On his campaign’s website, the physician includes a video showing him preparing of raw cannabis, which doesn’t get you high. In the video, one of Dr. Courtney’s patients attests to the benefit she has received from his therapy.
“First, the federal policy on marijuana is a failed and costly policy. Prohibition on alcohol did not work in the 1920’s and it’s not working for marijuana now.
“The people of California voted in a majority vote to allow for the use of medical marijuana, and unfortunately the state has provided no leadership in this area including pushing back on the Feds with a State’s Rights assertion.
“More than 400 cities and towns and 58 counties in California are grappling with how to institute the state law without violating federal law and losing federal funding from a variety of programs. Supervisor Lovelace from Humboldt and I serve on the California State Association of Counties working group on this issue and have posted several papers and reports on the topic on the CSAC website.

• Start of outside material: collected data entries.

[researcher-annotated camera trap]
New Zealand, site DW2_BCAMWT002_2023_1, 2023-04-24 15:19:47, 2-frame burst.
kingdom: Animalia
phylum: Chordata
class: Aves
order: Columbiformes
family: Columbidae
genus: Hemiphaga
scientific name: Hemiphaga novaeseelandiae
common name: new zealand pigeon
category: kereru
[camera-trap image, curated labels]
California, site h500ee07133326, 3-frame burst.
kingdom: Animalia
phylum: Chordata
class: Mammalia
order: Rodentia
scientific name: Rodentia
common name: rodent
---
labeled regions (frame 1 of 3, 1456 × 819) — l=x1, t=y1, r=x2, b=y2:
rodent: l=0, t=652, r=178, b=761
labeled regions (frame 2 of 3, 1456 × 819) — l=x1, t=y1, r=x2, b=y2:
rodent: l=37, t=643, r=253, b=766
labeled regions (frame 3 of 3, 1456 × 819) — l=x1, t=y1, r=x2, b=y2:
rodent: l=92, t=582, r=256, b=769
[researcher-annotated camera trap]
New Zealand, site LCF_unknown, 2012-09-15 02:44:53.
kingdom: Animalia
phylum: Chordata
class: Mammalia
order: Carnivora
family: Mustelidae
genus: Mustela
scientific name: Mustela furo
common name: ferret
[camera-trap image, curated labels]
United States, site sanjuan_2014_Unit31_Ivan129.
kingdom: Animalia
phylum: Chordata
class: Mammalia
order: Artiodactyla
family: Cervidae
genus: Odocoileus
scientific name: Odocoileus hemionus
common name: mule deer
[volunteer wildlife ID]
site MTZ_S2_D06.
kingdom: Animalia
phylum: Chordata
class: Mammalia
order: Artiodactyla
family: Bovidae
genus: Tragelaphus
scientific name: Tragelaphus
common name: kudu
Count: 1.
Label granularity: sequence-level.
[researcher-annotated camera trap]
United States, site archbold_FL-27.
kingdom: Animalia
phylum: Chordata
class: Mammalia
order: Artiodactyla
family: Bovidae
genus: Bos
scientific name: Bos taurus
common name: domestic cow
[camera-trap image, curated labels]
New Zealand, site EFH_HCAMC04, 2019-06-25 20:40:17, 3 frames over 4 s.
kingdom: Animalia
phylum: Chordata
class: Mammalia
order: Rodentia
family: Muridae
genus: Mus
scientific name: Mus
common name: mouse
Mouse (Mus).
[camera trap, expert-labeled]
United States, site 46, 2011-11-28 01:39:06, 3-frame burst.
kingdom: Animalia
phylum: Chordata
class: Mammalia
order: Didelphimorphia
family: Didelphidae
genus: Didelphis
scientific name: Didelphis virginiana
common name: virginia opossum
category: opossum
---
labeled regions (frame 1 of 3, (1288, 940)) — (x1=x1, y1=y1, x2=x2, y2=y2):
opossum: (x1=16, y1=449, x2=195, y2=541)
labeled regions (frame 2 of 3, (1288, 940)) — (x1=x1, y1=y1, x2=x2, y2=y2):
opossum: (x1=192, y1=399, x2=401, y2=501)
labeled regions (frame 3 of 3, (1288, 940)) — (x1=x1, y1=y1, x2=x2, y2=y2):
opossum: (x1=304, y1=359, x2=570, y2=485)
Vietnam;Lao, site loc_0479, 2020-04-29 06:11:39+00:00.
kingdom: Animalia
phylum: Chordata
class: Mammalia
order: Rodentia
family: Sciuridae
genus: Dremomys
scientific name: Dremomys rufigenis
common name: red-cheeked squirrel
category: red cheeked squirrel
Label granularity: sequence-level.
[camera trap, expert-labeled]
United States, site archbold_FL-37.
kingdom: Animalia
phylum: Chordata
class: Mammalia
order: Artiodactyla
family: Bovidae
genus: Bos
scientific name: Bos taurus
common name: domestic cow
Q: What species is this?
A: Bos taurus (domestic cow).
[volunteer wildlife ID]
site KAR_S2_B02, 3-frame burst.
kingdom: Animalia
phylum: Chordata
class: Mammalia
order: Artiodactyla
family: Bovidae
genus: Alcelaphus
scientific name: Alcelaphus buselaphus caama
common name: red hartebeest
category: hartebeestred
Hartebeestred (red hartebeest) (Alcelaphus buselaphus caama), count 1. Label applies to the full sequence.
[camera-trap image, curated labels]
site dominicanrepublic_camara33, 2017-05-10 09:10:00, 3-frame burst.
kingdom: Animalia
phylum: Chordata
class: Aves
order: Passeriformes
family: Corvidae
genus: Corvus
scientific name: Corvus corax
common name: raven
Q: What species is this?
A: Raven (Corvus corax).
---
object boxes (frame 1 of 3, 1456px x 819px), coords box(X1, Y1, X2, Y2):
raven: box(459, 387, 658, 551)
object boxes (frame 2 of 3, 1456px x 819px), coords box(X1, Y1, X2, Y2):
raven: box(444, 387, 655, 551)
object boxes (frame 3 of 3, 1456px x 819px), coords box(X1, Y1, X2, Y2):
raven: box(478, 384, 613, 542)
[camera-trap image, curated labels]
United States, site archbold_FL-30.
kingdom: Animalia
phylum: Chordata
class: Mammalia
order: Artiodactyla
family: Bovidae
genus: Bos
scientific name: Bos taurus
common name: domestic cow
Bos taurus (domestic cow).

“The solution seems obvious. Remove the prohibition. Allow the growth and sales of industrial hemp as well as marijuana. Tax it, regulate it, zone it, ensure the consumer safety of it. We don’t see people shooting each other on our public lands over illegal vineyards.
“In my clinical practice, I was far more concerned about a woman’s alcohol consumption where alcohol is associated with the devastating teratogenic effects of Fetal Alcohol Syndrome — the number one cause of preventable mental retardation in the United States.
“Last December, I coauthored a letter with Supervisor Kinsey from our Board of Supervisors to the President and the US Attorney General requesting they cease the heavy handed enforcement of legitimate dispensaries. I would rather they focus their energies on going after the illegal grows on our public lands, which are degrading the environment and polluting our waterways and causing a public health and safety crisis.”
Democrat Andy Caffrey wants “a big transition” that includes the federal government’s expanding the “social safety net.”
This would mean Medicare for all, making our public schools the best in the world, free college and trade schools, apprenticeship support, homeowner mortgage support, free public transportation and Social Security for all.
Caffrey suggests several ways to finance all this: ending “corporate personhood,” taxation of the “super rich,” reducing military spending, “ending the War on Drugs, and legalizing marijuana.”
As for the three other candidates in the District 2 race, Democrat Stacey Lawson could not be reached for a comment. I left a message with Democrat Banafsheh Akhlaghi and Republican Daniel Roberts, but neither of them responded.